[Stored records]
· · · · · · ·
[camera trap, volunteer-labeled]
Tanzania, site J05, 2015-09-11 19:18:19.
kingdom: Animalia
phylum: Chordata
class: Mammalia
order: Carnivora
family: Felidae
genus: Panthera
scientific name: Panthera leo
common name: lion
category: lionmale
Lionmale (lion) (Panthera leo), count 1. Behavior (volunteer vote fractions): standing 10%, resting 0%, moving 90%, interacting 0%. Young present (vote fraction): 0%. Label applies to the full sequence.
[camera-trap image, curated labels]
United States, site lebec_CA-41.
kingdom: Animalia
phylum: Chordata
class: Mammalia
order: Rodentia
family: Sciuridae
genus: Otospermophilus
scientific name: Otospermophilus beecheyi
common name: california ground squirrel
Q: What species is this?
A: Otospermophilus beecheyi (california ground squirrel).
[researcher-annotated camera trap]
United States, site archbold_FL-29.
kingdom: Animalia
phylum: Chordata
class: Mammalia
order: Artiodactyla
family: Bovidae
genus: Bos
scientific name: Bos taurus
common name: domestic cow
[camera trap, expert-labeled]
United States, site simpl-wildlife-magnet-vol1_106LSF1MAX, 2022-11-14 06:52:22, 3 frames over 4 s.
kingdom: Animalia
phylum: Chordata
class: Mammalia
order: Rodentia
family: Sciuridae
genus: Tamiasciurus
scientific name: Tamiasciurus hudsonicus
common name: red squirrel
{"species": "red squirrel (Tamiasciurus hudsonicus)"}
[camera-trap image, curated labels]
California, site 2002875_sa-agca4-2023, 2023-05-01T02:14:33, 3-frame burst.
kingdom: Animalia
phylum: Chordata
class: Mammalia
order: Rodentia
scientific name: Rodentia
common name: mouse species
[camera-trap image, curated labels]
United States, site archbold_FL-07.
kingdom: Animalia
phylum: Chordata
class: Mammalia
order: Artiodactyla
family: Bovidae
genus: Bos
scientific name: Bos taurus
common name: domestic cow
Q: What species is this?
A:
· · · · · · ·
Problem details: Scan the records for the word "common", and copy each line where it is found.

Result of this exercise:
common name: lion
common name: california ground squirrel
common name: domestic cow
common name: red squirrel
common name: mouse species
common name: domestic cow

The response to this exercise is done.